" 'Tendo rido Deus, nasceram os sete deuses que governam o mundo... Quando ele gargalhou, fez-se a luz... Ele gargalhou pela segunda vez: tudo era água. Na terceira gargalhada, apareceu Hermes; na quarta, a geração; na quinta, o destino; na sexta, o tempo.' Depois, pouco antes do sétimo riso, Deus inspira profundamente, mas ele ri tanto que chora, e de suas lágrimas nasce a alma.
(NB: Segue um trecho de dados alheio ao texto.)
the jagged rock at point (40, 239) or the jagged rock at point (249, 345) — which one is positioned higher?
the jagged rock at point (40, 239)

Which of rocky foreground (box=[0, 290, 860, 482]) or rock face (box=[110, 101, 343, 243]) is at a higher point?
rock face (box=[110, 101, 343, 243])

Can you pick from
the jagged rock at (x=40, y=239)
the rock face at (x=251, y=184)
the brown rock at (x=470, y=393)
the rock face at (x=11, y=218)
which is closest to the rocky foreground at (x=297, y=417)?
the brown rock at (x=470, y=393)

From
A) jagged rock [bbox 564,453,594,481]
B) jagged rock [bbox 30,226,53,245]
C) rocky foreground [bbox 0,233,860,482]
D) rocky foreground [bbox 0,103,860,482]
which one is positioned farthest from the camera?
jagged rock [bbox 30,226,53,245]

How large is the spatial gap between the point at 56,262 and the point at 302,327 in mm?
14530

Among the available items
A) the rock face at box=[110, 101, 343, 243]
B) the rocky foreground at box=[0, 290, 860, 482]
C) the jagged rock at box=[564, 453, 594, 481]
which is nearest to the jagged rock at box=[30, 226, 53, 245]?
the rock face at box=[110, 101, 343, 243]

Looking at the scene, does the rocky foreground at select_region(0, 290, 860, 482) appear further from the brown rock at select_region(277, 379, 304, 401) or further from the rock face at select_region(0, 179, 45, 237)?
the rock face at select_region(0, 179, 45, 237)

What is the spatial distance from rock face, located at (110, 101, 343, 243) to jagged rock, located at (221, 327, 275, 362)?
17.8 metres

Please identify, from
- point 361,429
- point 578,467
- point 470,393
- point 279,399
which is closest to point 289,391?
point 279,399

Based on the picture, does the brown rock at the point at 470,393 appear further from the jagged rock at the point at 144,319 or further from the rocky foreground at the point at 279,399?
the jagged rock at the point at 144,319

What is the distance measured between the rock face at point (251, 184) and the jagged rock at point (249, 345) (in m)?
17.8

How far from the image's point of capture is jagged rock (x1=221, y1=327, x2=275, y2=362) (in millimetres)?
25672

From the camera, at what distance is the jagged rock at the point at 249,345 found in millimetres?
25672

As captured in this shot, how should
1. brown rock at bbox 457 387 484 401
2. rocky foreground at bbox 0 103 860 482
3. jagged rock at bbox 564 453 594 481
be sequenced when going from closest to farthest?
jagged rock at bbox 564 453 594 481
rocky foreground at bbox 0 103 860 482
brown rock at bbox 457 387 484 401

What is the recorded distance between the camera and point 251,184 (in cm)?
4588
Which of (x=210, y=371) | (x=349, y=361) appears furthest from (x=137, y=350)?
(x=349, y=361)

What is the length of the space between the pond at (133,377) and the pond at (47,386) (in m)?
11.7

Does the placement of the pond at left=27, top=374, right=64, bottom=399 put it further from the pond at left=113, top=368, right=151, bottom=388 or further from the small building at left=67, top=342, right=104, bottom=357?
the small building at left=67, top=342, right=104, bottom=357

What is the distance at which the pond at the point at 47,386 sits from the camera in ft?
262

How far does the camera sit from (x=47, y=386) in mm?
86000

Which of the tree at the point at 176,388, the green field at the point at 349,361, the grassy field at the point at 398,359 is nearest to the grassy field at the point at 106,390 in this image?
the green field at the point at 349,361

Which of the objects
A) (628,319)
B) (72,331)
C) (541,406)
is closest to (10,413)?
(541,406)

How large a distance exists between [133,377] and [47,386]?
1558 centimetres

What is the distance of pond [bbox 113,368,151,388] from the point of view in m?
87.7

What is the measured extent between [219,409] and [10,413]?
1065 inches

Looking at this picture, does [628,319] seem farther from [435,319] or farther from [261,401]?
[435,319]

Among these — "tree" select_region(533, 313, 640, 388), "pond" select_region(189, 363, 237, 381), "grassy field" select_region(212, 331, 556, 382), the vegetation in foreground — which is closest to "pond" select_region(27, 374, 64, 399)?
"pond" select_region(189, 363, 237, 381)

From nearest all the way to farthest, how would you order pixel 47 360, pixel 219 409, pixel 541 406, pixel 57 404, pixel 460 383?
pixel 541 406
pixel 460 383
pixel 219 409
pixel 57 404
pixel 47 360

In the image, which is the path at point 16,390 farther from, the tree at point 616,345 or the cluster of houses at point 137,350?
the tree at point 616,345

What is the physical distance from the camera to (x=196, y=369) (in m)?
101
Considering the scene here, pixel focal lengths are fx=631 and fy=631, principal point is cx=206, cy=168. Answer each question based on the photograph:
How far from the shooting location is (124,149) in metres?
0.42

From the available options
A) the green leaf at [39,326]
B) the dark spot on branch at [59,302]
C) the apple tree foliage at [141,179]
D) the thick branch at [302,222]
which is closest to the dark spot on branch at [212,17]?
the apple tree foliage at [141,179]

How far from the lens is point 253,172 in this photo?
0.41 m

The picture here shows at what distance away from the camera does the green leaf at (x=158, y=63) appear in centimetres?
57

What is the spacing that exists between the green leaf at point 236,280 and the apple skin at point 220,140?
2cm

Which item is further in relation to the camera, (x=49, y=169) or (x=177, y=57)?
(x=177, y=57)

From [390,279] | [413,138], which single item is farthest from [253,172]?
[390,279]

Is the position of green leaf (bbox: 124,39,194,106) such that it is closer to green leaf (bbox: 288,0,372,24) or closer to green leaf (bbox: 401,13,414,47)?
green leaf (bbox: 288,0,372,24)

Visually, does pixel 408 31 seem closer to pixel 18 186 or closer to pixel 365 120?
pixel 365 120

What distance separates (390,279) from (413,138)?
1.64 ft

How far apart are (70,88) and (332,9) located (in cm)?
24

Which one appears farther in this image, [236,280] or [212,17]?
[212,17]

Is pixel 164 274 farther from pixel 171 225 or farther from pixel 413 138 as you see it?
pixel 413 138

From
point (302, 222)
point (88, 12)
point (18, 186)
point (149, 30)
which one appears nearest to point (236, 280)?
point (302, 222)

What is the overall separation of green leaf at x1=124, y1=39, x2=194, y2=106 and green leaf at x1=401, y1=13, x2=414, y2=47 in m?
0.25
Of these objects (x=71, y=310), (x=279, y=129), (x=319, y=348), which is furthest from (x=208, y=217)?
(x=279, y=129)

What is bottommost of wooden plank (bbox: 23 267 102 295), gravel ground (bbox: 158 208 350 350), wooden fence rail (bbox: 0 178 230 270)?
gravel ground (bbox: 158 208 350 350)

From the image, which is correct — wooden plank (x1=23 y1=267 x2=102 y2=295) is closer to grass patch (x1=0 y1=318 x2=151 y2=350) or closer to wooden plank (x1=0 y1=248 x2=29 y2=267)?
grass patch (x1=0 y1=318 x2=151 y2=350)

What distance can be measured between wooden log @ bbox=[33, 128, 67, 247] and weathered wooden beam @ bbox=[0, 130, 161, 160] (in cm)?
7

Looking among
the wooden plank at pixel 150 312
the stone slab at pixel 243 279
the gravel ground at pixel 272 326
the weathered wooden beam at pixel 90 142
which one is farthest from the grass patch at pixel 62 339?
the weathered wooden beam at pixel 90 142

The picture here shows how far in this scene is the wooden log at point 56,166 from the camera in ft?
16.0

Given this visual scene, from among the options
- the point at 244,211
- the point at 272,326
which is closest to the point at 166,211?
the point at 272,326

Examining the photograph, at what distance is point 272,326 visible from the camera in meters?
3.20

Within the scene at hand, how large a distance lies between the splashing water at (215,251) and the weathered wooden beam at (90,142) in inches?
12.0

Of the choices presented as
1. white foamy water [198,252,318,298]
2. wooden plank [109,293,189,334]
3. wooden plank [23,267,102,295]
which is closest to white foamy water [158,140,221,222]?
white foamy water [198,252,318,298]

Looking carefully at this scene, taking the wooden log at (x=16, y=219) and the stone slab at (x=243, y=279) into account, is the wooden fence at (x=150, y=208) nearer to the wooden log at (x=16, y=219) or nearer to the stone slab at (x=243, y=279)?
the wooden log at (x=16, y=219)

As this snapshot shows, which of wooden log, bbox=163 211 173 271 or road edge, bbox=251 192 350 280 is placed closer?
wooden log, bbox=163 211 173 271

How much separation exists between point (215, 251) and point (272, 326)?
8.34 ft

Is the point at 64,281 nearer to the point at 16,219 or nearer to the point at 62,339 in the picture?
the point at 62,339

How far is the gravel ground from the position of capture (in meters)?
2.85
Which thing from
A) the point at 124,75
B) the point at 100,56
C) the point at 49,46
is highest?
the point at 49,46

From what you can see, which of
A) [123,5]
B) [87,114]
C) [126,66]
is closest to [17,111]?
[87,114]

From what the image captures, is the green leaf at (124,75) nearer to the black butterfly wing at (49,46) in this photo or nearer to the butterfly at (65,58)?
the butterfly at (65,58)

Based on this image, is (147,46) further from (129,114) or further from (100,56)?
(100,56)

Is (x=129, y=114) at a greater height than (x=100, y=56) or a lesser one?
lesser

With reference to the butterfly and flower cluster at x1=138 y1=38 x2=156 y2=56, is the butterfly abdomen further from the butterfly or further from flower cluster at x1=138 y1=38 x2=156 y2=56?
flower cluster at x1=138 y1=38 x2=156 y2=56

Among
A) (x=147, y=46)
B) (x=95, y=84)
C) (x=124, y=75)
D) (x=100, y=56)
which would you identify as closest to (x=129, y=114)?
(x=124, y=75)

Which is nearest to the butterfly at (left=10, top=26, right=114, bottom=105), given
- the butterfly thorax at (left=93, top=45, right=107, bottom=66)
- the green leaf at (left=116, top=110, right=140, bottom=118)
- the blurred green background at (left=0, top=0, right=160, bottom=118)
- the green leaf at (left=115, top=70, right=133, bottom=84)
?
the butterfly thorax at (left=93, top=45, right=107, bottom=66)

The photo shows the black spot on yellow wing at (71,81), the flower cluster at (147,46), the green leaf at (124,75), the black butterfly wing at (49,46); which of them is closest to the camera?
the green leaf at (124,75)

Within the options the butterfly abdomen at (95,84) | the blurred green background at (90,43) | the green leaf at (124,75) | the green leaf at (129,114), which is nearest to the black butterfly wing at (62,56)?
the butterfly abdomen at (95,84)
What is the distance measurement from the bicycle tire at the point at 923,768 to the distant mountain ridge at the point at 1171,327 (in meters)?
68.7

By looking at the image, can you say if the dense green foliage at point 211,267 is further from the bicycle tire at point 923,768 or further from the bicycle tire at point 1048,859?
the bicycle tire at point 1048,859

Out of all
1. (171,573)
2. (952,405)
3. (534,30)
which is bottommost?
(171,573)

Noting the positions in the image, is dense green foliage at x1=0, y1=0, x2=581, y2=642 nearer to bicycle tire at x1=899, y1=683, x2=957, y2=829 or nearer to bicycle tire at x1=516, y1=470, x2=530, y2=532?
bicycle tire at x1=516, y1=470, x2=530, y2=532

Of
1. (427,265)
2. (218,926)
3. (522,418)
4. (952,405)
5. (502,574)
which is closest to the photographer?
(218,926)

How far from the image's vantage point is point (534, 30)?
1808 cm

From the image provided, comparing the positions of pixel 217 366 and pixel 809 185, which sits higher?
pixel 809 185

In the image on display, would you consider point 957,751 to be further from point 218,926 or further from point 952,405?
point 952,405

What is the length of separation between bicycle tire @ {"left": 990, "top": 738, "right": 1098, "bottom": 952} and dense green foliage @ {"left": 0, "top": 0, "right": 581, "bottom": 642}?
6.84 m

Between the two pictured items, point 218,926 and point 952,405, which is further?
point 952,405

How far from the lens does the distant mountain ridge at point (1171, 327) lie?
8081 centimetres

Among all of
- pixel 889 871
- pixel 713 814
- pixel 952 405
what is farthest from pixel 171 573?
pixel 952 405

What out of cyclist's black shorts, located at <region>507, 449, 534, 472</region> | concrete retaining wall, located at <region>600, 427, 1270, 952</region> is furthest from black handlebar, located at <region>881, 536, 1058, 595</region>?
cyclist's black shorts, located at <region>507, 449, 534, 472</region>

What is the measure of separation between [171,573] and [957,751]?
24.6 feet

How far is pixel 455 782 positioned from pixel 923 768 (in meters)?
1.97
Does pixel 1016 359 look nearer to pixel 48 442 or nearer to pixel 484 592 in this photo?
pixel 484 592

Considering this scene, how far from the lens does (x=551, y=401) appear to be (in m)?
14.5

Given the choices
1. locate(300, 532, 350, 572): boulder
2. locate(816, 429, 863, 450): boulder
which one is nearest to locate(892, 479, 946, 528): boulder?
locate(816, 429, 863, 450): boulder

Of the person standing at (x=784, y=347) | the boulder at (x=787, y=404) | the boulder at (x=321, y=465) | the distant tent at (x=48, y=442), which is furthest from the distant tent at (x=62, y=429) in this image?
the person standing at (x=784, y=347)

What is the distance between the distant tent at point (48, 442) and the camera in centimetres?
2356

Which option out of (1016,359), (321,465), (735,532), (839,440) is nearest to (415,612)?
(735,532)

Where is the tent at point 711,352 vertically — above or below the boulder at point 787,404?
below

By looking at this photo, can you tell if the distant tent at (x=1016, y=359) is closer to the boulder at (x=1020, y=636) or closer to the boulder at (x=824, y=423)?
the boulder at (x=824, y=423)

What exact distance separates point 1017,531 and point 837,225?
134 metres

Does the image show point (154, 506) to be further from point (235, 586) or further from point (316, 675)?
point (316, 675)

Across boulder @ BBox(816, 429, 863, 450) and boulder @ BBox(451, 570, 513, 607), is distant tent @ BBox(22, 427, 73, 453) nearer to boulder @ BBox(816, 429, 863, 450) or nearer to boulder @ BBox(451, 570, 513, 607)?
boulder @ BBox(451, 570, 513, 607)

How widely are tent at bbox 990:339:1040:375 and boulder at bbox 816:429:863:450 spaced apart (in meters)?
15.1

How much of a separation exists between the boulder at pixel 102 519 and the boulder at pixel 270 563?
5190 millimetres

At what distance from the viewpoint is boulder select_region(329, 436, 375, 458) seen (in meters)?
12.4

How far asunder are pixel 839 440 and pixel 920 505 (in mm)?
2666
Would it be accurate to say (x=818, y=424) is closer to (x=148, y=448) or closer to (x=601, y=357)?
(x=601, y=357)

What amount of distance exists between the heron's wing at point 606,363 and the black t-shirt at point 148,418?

Assim se exprime o autor anônimo do papiro alquímico que data do seculo III, o papiro de Leyde. O universo nasceu de uma enorme gargalhada. Deus, o Único, qualquer que seja seu nome, é acometido -não se sabe por que- de uma crise de riso louco, como se, de repente, ele tivesse consciência do absurdo de sua existência. Nessa versão da criação, Deus não cria pela palavra, que já é civilização, mas por esse evocar de vida selvagem, e cada um de seus sete acessos faz surgir do Nada um novo absurdo, tão absurdo quanto o próprio Deus: a luz, a água, a matéria, o espírito. E, no final desse big bang cômico e cósmico, Deus e o universo encontram-se em um face a face eterno, perguntando-se um ao outro o que estão fazendo lá: aquele que ri e sua gargalhada."
MINOIS, Georges. História do riso e do escárnio. Sao Paulo: Editora UNESP, 2003, p.21,22.